In the continuous annealing furnace in which the cooling device 3 is arranged, the burner 2 is actuated in accordance with the heating conditions of the continuous strip steel S to be passed. By constantly passing cooling air through the cooling devices 3 arranged on the inner wall surfaces of the respective burners 2 which face each other, overheating of the wall surfaces due to the flame of the burners 2 is prevented, and by the operation of the burners 2 under controlled conditions, It becomes possible to apply a predetermined controlled heating condition to the steel sheet steel sheet. Further, when the wall surface is overheated by the burner 2, it is possible to increase the cooling capacity by ventilation and restore the predetermined uniform temperature distribution.

[0018]

The present invention has the following effects.

(1) By making the temperature distribution in the strip width steel plate uniform in the width direction, it is possible to eliminate unevenness in the material in the width direction, uneven plating adhesion, uneven plating performance such as uneven plating only at the edges. .

(2) The range of manufacturing conditions for ensuring the required material and plating performance is expanded, and the range of operating conditions to be selected is expanded. In particular, the control becomes relatively simple due to the expansion of operating conditions for difficult-to-plate materials such as SUS type and high tensile strength.

[Brief description of drawings]

FIG. 1 shows a plan view of an oxidation-free continuous annealing furnace to which the present invention is applied.

FIG. 2 shows a cross-sectional structure of a burner and a cooling device portion viewed from the line AA in FIG.

FIG. 3 shows a cross-sectional structure of a plate thermometer installation portion viewed from the line BB in FIG.

FIG. 4 shows a cross-sectional structure of a cooling device.

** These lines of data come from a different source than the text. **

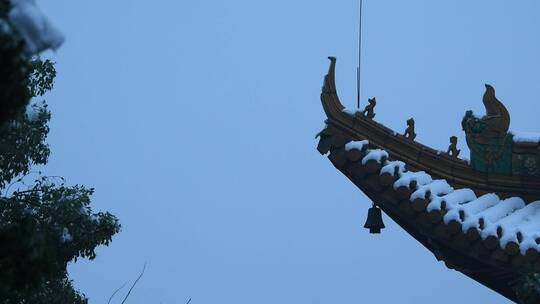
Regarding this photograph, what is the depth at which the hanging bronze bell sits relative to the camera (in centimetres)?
812

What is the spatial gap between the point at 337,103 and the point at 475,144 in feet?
4.93

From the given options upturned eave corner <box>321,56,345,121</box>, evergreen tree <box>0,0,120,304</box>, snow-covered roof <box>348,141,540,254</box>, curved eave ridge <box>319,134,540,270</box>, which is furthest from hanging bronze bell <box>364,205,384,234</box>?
evergreen tree <box>0,0,120,304</box>

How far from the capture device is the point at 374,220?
812 centimetres

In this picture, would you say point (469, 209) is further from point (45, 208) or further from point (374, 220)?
point (45, 208)

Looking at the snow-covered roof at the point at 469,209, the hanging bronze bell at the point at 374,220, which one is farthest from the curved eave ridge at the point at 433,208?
Answer: the hanging bronze bell at the point at 374,220

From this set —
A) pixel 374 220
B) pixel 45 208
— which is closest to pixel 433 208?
pixel 374 220

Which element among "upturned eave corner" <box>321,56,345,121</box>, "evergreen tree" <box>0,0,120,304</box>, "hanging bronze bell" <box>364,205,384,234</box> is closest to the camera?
"evergreen tree" <box>0,0,120,304</box>

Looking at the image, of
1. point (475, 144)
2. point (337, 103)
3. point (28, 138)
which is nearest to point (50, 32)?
point (28, 138)

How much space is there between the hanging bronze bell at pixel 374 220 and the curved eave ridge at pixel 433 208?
41 cm

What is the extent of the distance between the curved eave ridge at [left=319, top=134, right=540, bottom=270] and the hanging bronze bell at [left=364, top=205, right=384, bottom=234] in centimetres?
41

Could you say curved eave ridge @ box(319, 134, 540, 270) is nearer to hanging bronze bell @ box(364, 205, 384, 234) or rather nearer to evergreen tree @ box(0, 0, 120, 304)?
hanging bronze bell @ box(364, 205, 384, 234)

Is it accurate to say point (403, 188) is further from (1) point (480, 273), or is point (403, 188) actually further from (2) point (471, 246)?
(1) point (480, 273)

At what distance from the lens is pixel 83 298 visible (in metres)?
6.99

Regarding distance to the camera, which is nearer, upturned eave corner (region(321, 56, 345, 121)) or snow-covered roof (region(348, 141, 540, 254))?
snow-covered roof (region(348, 141, 540, 254))
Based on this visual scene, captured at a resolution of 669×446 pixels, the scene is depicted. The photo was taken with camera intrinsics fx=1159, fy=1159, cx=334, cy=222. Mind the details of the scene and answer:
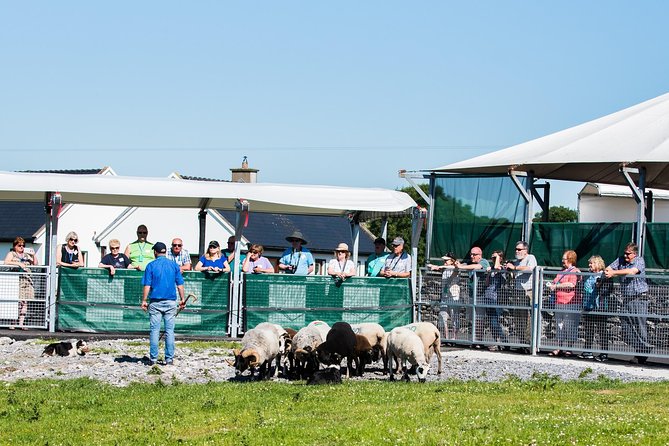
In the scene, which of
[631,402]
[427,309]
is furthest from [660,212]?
[631,402]

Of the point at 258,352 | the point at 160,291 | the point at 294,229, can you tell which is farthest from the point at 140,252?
the point at 294,229

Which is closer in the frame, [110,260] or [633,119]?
[110,260]

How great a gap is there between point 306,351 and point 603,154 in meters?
9.18

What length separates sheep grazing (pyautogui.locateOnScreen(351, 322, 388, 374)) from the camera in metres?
18.3

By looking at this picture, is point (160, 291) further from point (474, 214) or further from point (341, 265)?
point (474, 214)

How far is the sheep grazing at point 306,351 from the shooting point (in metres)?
16.9

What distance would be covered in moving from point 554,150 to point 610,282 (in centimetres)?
536

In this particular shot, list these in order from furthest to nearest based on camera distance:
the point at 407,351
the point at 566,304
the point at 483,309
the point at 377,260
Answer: the point at 377,260 < the point at 483,309 < the point at 566,304 < the point at 407,351

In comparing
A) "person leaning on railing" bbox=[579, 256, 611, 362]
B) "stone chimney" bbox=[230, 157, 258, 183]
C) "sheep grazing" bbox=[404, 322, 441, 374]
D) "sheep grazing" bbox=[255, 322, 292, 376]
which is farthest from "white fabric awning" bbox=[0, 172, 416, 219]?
"stone chimney" bbox=[230, 157, 258, 183]

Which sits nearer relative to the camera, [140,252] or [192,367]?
[192,367]

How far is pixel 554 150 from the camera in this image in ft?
80.9

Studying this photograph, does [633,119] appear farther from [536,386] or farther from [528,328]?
[536,386]

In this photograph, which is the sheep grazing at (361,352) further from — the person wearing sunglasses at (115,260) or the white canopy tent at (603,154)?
the white canopy tent at (603,154)

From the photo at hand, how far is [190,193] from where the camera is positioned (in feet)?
75.3
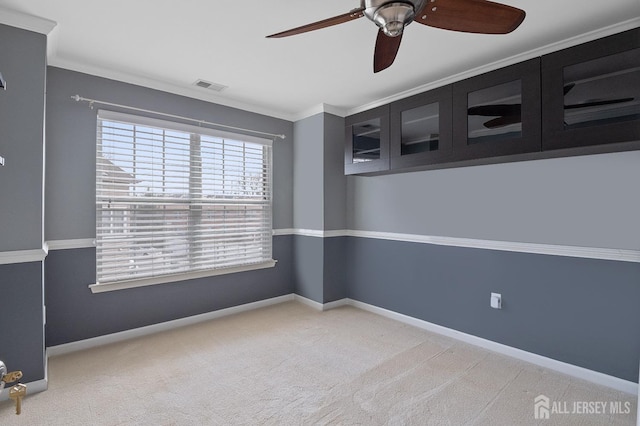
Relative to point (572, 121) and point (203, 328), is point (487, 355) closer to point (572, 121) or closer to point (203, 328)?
point (572, 121)

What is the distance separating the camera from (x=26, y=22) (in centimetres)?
207

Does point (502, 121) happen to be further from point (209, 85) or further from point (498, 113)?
point (209, 85)

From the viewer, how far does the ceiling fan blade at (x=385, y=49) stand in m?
1.71

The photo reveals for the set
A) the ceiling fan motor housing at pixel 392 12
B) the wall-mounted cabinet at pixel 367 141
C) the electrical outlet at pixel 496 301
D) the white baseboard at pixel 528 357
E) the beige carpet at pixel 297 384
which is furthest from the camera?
the wall-mounted cabinet at pixel 367 141

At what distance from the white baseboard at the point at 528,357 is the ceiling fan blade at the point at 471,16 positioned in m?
2.34

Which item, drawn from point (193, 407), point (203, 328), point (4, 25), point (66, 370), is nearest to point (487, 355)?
point (193, 407)

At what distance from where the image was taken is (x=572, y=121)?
2109mm

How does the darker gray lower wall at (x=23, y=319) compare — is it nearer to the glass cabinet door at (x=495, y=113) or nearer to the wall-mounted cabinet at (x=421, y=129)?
the wall-mounted cabinet at (x=421, y=129)

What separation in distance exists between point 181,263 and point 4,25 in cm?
218

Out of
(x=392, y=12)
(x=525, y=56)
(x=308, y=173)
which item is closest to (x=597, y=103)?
(x=525, y=56)

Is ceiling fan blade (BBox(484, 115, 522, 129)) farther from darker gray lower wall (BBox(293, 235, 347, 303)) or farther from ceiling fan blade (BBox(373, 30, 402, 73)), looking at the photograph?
darker gray lower wall (BBox(293, 235, 347, 303))

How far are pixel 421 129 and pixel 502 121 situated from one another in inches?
27.4

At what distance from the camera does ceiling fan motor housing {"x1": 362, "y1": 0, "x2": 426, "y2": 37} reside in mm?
1312
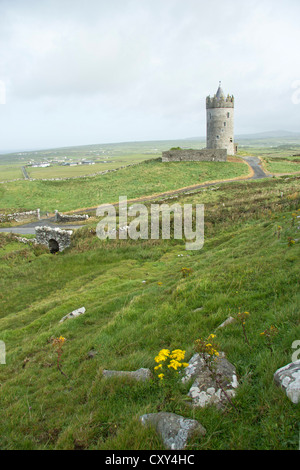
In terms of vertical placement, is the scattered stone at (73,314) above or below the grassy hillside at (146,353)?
below

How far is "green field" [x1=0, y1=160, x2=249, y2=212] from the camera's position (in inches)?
1669

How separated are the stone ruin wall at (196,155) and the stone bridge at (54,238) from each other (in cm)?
4050

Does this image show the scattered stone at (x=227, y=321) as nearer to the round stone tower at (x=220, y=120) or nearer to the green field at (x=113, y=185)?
the green field at (x=113, y=185)

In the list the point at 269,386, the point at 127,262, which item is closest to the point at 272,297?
the point at 269,386

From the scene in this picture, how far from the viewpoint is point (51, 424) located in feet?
14.5

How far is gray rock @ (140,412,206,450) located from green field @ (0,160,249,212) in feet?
117

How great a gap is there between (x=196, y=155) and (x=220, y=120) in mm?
9449

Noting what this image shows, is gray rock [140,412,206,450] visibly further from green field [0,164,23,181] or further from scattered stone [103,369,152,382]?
green field [0,164,23,181]

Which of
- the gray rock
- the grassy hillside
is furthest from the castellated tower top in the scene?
the gray rock

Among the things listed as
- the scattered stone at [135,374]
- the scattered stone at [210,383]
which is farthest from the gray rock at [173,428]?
the scattered stone at [135,374]

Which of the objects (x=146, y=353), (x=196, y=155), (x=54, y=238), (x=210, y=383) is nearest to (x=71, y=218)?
(x=54, y=238)

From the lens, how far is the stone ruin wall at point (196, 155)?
54.3 meters
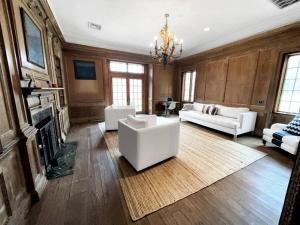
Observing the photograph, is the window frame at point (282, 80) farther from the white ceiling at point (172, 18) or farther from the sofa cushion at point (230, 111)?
the white ceiling at point (172, 18)

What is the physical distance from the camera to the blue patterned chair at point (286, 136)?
2.46m

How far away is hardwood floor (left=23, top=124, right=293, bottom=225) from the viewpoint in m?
1.37

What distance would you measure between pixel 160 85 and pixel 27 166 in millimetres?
5834

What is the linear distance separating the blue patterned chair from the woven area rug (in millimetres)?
410

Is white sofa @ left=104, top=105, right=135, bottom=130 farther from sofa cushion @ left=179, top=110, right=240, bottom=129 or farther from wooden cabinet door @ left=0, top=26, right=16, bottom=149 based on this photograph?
wooden cabinet door @ left=0, top=26, right=16, bottom=149

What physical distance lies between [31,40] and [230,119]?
16.1 feet

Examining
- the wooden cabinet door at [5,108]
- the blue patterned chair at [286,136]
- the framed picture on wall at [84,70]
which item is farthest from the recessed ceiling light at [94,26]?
the blue patterned chair at [286,136]

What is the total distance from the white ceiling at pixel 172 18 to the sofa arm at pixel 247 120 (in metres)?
2.24

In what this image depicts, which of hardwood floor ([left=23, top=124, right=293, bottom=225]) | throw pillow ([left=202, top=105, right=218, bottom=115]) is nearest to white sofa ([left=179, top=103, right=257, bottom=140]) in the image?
throw pillow ([left=202, top=105, right=218, bottom=115])

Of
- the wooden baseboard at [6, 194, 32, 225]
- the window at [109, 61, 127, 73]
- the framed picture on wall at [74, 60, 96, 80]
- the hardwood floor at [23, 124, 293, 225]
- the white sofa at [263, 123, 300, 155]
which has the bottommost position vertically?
the hardwood floor at [23, 124, 293, 225]

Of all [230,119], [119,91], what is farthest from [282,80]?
[119,91]

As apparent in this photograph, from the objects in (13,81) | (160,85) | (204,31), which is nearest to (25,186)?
(13,81)

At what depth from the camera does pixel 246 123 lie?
12.0 ft

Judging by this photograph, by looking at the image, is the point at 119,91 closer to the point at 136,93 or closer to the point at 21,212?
the point at 136,93
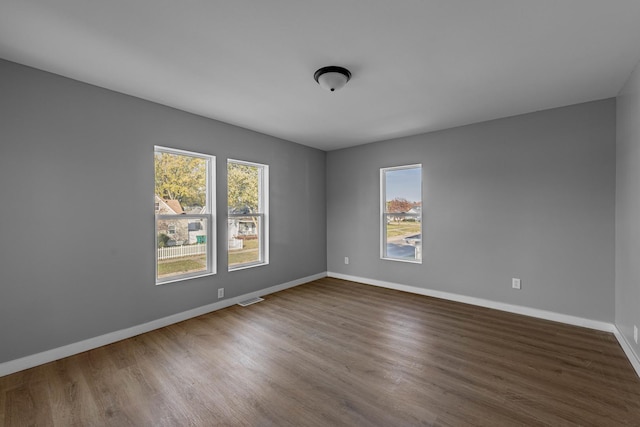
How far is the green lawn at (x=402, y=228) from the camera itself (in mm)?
4609

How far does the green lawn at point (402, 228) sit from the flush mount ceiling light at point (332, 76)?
9.28ft

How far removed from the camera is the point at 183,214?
11.6ft

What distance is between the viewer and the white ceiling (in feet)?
5.76

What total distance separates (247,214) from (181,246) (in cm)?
111

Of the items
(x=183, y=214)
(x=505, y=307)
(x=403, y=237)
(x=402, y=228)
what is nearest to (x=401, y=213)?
(x=402, y=228)

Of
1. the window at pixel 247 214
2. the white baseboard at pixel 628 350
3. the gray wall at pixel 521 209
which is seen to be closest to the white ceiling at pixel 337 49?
the gray wall at pixel 521 209

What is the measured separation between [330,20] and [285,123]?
221 centimetres

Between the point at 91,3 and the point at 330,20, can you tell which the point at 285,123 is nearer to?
the point at 330,20

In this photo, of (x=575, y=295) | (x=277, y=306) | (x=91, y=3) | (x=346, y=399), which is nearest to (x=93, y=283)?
(x=277, y=306)

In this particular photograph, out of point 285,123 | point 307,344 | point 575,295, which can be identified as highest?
point 285,123

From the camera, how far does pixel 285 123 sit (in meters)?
3.98

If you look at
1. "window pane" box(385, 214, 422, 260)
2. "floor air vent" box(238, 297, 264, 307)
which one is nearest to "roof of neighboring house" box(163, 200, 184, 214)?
"floor air vent" box(238, 297, 264, 307)

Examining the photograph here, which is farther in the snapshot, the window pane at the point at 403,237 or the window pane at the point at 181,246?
the window pane at the point at 403,237

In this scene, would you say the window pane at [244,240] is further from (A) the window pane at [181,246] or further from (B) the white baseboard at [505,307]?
(B) the white baseboard at [505,307]
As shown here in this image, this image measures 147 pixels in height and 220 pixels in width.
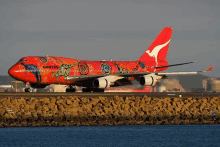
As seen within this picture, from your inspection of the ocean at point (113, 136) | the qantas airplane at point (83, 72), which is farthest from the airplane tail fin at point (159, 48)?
the ocean at point (113, 136)

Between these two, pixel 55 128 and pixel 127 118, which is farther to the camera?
pixel 127 118

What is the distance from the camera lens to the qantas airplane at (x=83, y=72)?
2163 inches

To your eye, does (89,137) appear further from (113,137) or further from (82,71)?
(82,71)

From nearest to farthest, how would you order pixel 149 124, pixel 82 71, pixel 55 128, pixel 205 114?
pixel 55 128
pixel 149 124
pixel 205 114
pixel 82 71

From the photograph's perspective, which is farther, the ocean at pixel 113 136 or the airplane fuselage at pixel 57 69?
the airplane fuselage at pixel 57 69

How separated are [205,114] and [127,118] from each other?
6373 mm

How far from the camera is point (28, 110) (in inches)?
1559

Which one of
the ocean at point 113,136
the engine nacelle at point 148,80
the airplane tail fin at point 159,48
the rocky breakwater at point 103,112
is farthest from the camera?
the airplane tail fin at point 159,48

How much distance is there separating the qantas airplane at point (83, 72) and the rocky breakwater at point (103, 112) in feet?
40.9

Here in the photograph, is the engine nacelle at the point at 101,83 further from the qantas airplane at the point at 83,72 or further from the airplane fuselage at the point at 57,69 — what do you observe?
the airplane fuselage at the point at 57,69

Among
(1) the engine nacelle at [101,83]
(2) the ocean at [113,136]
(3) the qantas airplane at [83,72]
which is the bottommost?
(2) the ocean at [113,136]

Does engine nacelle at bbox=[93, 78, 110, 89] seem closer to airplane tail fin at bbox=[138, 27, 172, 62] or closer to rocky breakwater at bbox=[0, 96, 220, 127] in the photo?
airplane tail fin at bbox=[138, 27, 172, 62]

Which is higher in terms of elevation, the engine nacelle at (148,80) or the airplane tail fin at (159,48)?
the airplane tail fin at (159,48)

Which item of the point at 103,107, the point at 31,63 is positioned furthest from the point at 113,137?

FIG. 5 shows a layout of cooling pipes in a cooling device.

[Explanation of symbols]

 S strip 1 non-oxidizing furnace 2 burner 3 cooling device 4 plate thermometer 5 control device 6 valve (for opening / closing cooling air) 7 cover made of heat-resistant steel plate 8 refractory wall 9 cooling air conduit 10 annealing furnace inlet 11 reducing furnace 12 Cooling zone

Claims (1)

[Claims] 1. A continuous annealing furnace for strip steel sheets by a non-oxidizing furnace method using a flame burner, in which a temperature measuring device is provided in the width direction of the strip and overheating of the edge portion of the strip based on the measured strip temperature distribution. A continuous annealing furnace in which a cooling device for cooling the components is attached to the side wall at a position facing the burner.